É bom repetir, no entanto, que essa mobilização de suas bases sociais e das bancadas que as representam não resolve o problema da governabilidade. Uma das promessas que Bolsonaro parece querer cumprir é a de não lotear os cargos públicos. Ele quer o fim do presidencialismo de coalizão consolidado no país por Itamar Franco e Fernando Henrique Cardoso e que consiste no “toma-lá, dá-cá”. Ou seja, troca de votos no Congresso por redes clientelistas na máquina pública. A mudança no relacionamento entre o Executivo e o Legislativo foi vendida durante a campanha como um meio de combate contra o sistema corrupto que teria se apoderado da Nova República.

Falamos aqui de um tema importante para a base social e popular de Jair Bolsonaro, e ao mesmo tempo uma provável fonte de dores de cabeça para o novo governo. Só três presidentes tentaram mudar seriamente o padrão de relacionamento com o Parlamento vigente na Nova República. O primeiro foi Fernando Collor de Mello, que pagou a ousadia com um impeachment. O segundo foi o primeiro governo de Lula, que em vez de cargos estabeleceu uma mesada para congressistas – o famoso Mensalão --, e por isso quase chegou ao fim ainda no segundo ano de seu mandato. O terceiro foi Dilma Roussef, que brigada com Eduardo Cunha e com o “Centrão” não conseguiu sequer um terço de votos na Câmara para colocar fim ao processo de impeachment que vinha sofrendo.
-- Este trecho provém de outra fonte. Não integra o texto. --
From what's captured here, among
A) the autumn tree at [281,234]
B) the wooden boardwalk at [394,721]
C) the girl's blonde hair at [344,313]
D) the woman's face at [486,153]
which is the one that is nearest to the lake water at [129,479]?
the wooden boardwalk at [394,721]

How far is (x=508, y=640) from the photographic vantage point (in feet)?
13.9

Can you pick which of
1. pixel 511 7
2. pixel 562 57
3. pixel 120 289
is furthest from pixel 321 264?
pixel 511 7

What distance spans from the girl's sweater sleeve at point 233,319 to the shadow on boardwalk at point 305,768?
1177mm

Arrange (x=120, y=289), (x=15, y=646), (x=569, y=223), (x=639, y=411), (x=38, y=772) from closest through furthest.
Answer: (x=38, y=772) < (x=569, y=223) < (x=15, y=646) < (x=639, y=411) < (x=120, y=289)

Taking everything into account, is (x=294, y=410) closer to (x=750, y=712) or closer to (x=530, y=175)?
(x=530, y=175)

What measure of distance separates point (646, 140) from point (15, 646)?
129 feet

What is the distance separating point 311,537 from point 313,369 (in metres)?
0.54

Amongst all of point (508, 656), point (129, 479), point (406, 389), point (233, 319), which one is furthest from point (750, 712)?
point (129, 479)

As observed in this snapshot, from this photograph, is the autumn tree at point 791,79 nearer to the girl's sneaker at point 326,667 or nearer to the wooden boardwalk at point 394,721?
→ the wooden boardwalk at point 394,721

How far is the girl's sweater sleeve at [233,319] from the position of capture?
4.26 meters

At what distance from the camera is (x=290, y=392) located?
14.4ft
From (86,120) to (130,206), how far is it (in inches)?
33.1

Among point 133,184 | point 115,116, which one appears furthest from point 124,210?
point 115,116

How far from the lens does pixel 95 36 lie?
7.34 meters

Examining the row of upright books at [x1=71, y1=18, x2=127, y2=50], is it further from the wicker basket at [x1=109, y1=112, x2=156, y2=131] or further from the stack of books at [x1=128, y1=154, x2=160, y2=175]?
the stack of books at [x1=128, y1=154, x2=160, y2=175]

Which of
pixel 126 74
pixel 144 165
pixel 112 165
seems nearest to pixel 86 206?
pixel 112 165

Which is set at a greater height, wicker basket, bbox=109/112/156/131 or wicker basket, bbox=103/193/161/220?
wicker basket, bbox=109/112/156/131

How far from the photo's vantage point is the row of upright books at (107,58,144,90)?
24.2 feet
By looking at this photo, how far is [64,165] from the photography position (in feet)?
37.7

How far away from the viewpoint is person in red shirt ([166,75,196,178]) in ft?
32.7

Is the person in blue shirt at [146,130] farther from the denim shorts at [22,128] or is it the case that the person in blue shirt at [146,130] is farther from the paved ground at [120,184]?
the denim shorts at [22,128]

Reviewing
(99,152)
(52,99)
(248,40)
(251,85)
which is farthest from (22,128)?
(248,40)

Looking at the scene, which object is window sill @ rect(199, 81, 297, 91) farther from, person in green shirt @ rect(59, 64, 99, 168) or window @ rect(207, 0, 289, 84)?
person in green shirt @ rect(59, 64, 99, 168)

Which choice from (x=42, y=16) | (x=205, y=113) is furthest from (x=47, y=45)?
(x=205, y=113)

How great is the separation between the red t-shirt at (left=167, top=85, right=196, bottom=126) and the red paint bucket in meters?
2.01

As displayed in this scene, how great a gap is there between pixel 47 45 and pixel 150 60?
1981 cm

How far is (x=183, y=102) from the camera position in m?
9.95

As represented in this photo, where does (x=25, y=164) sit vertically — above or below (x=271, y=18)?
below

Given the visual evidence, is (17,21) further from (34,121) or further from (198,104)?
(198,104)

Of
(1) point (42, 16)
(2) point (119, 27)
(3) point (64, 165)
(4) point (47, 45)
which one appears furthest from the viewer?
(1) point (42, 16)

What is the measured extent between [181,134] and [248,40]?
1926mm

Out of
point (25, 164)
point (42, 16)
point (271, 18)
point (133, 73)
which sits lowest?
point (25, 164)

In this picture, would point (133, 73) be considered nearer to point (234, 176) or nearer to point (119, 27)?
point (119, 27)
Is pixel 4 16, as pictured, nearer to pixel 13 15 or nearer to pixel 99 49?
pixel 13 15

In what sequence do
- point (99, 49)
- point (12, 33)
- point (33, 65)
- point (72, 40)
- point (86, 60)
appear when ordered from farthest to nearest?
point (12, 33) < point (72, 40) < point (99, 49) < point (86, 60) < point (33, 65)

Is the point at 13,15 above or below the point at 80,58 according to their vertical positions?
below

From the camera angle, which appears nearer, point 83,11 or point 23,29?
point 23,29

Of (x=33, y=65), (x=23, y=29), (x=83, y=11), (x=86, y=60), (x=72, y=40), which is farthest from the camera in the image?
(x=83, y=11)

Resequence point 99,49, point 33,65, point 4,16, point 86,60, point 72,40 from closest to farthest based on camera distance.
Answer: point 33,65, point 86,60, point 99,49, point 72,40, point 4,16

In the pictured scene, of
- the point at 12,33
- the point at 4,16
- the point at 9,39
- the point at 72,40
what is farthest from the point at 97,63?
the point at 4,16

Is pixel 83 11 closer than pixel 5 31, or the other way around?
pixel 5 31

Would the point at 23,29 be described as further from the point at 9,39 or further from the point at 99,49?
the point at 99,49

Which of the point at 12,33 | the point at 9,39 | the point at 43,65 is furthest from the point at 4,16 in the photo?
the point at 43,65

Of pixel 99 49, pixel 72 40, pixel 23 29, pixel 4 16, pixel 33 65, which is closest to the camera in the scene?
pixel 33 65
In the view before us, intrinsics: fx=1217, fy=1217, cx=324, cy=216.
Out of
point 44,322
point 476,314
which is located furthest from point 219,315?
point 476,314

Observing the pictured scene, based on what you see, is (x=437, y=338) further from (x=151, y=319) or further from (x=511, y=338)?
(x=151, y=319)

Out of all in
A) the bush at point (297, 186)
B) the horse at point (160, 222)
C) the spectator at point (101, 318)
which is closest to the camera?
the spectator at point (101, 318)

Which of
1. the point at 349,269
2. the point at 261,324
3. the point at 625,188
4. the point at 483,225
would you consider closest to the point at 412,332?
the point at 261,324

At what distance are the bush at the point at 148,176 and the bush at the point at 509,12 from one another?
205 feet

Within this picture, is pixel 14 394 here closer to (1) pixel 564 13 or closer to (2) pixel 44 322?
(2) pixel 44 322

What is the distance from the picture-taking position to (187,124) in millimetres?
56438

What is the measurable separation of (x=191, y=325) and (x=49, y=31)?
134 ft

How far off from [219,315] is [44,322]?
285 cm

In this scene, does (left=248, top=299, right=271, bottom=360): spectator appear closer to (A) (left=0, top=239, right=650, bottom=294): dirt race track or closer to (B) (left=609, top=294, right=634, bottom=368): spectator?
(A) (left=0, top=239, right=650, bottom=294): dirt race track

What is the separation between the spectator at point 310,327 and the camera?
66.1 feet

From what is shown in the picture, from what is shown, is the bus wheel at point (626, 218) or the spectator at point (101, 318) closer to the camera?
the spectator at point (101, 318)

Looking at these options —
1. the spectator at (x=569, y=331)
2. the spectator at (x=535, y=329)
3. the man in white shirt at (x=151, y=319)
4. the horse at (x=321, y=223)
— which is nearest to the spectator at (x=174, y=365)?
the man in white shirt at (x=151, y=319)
Bolsonaro promete contornar essa questão apelando para uma espécie de “política dos governadores”. Sabendo que os Estados estão falidos, que quase todos eles precisam renegociar dívidas com a União, o Presidente eleito pretende trocar apoio a essas demandas por votos das bancadas estaduais no Congresso. Essa nova política dos governadores pode vir a funcionar no início do próximo ano, quando os novos eleitos vão estar com o pires na mão e o Presidente no ápice de sua popularidade. A partir do segundo semestre, porém, pode se tornar um mecanismo insuficiente para garantir a governabilidade, jogando o governo mais uma vez em uma encruzilhada.